A Good Morning
One fine day, we woke up to a page at 7AM that one of our non-critical services are returning more 500s than the usual. In fact, 500s constituted more than 50% of the responses, and that’s why we were paged. This service ran smoothly for more than a month now, and we had just enabled message publishing in that service last evening. Suspecting this would be the cause, we quickly disabled the functionality by turning a feature flag off and the 500s gradually came down until the alert automatically turned itself off.
Once we were completely awake and caffeinated, we started looking into the logs of the service and a few things stood out:
- The entries with
level=ERROR
had a spike in the duration of increased 500s. The errors were 502 actually, since the service was quite unavailable during that time. - Those log entries were specifically coming from the MQ client - we use self-hosted RabbitMQ
- The logs were repeatedly saying
- MQ sending us
ECONNRESET
- Our connection retry mechanism kicking in, and becoming successful sometimes, failing other times
- A seemingly crpyic error message -
connection closed: FRAME_ERROR - type 65, all octets = <<>>: {frame_too_large,1342177289,4088} (501)
- MQ sending us
Our service is written in NodeJS + TS, and we use @cloudamqp/amqp-client
to communicate with MQ. We subscribe to AMQPChannel
’s onError
method to kick in our connection retry mechanism. Our retry mechanism is quite raw and simple and does not take of messages that would be sent during the retry window - they would be lost. The retry mechanism keeps track of a counter, and backs off exponentially. Once the retry is successful, the counter is reset and everything is back normal.
While the retry mechanism seemed to work fine in this case (spoiler: it wasn’t), which we were happy about, the number 1342177289
worried us. We have configured the maximum message size as 4088
bytes, which is more than sufficient in almost all the cases. What we were seeing instead was a message of around 1GB, which would be close to impossible! I joked that I’m 99.99% confident that 1GB message would not be the case, but left the remaining probability for me to be amused.
We scoured the logs of the service and its historical data and nothing could come to as close as a GB, or even a few 100KBs. Turning back to logs, We noticed that same number 1342177289
was repeated multiple times. It is highly improbable that we get multiple 1GB ish messages with the same byte count - we never retry publishes as well.

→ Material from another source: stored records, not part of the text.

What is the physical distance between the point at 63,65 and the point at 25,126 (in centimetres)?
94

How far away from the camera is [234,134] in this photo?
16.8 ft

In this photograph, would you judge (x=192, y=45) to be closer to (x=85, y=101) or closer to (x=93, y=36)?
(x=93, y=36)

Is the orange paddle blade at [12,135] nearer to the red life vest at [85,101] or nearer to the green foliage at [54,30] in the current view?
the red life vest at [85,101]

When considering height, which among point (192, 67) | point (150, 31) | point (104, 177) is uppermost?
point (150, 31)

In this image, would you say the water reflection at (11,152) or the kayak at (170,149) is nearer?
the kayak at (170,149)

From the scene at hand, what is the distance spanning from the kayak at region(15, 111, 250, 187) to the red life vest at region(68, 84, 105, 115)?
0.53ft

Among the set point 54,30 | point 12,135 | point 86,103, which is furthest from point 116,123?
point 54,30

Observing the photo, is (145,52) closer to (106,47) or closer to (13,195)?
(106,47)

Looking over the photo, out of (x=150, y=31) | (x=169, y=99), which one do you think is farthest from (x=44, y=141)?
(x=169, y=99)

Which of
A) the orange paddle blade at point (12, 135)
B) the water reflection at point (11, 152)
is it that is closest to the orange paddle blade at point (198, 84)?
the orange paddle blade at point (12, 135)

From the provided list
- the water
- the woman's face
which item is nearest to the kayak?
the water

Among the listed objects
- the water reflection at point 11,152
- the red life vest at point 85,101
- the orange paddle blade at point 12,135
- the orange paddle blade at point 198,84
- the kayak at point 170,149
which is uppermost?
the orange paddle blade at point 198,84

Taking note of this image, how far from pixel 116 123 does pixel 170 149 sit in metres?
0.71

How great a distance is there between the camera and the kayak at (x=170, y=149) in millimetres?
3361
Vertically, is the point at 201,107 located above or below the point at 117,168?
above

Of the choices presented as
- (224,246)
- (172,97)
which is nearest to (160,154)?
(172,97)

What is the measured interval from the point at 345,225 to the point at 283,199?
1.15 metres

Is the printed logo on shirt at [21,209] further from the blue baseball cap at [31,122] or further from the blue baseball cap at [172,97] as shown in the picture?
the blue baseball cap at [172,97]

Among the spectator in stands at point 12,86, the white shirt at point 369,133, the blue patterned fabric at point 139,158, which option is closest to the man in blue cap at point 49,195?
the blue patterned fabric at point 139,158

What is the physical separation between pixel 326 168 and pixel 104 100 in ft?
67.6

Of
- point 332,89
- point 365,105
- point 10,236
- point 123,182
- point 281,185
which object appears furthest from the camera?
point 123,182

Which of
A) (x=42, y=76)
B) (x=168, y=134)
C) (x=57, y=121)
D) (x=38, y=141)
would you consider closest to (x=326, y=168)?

Having gone through articles of magic numbers appearing during crashes, I became particularly interested in the number 1342177289
- would it be the case it was a legit packet size and somehow one or more bits got corrupted to become this humongous big number? I started looking into the bits then:
0101 0000 0000 0000 0000 0000 0000 1001
Weird - there are more zeros than ones - yes. But 2 bits at Most Significant side should not haven been set accidentally. Meanwhile, we have pasted the number into Google and it only brought up results ONLY related to RabbitMQ!
What had happened?
John Eckersberg makes a good job at explaning what this number means. To make sense of this number, we need to include type 65
into the picture as well — 65
is ASCII A
. Then there is channel number 19793
, which was not included in this log. These three numbers combined together makes out the string AMQP
followed by the numbers 009
. For reference, the AMQP init packet expects AMQP0091
in the header (0091
being the version and represented as a raw number). We can see parts of it in our number:
1342177289
= 0101 0000 0000 0000 0000 0000 0000 1001
= 0x50 0x00 0x00 0x09
= "P" 0 0 9
This means that we were sending initialization packet after the connection was initialized. For reference, here is how our retry looked like:
class MqClient {
private readonly client: AMQPClient
// We keep a single connection
private readonly connection: AMQPConnection | null = null
private retryCount = 0
public MqClient(url: string) {
this.client = new AMQPClient(url)
}
// Users SHOULD call this
public async init() {
this.connection = await client.connection()
this.connection.onEror(this.retry)
this.retryCount = 0
}
private async retry() {
this.retryCount += 1
// Exponential backoff
await sleep(2 ** this.retryCount * 1000 /*ms*/)
await this.init()
}
}
While this code looks good at the surface, if an error happens during retry, since the retry handler is already registered, it is called again - now multiple retry sequence are running concurrently. And it is entirely possible that a retry happens on already initialized connection - and that’s what has happened.
The Fix
The fix is simple, clear connection and associated handlers before attempting a retry. This is akin how React’s useEffect
wants us to clean up all the subscriptions, callbacks etc when the component is unmounting.
However, that’s not the end of the story. We observed that MQ connections were being closed when the traffic to our service was mere 20% more than usual. We were running 3 pods in Kubernetes and observed our pods were running over limit on CPU utilization. Scaling them to 16 did bring things back to normal at 100% CPU utilization. We need to further investigate why an act of publishing the message uses up the resources so much. Until then, we plan to use HorizontalPodScalar
on CPU utilization to scale up the service on load.